Friends, I heard that you have a shortage of books. Is more than 100,000 books enough? Crawl in python in a few steps
This time with the mogodb database, feel mysql is too troublesome the following chart is my choice of Yisou inside the traversal of the site
First look at the code framework diagram
The first one, certainly first extract the links of each category inside the leaderboard ah, and then enter the links to crawl, first look at all_theme file
Look at the results of the run, which is for the books category
This is the link to all the pages inside each category constructed and the entrance to our crawler, a total of more than 5,000 pages
Next up are the encapsulated database operations, as multiple processes are used as well as multi-threading each process, they need to know which URLs have been crawled and which URLs need to be crawled! Let's set two states for each URL.

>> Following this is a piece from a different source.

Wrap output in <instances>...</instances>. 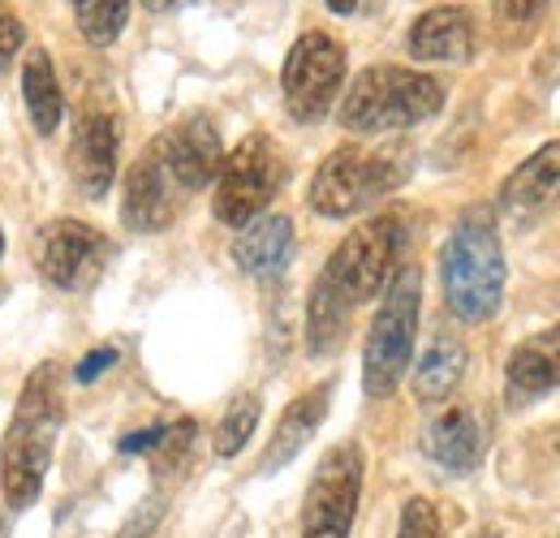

outstanding:URLs waiting to be crawled
complete:Crawl completed URL
processing:Ongoing URL.
Mmm! When an all initial URLs status is OUTSTANDING; when the crawl starts status changes to: PROCESSING; crawl completion status changes to: COMPLETE; failed URLs reset status to: OUTSTANDING.
To be able to handle the case where the URL process is terminated, we set a timing parameter and reset the state to outstanding when this value is exceeded.
Next is the main crawler program
Let's see the results.
There are only a hundred thousand books in there because a lot of them are duplicates, so disappointing after all the de-duplication ......
But with over 100,000 copies, that's enough!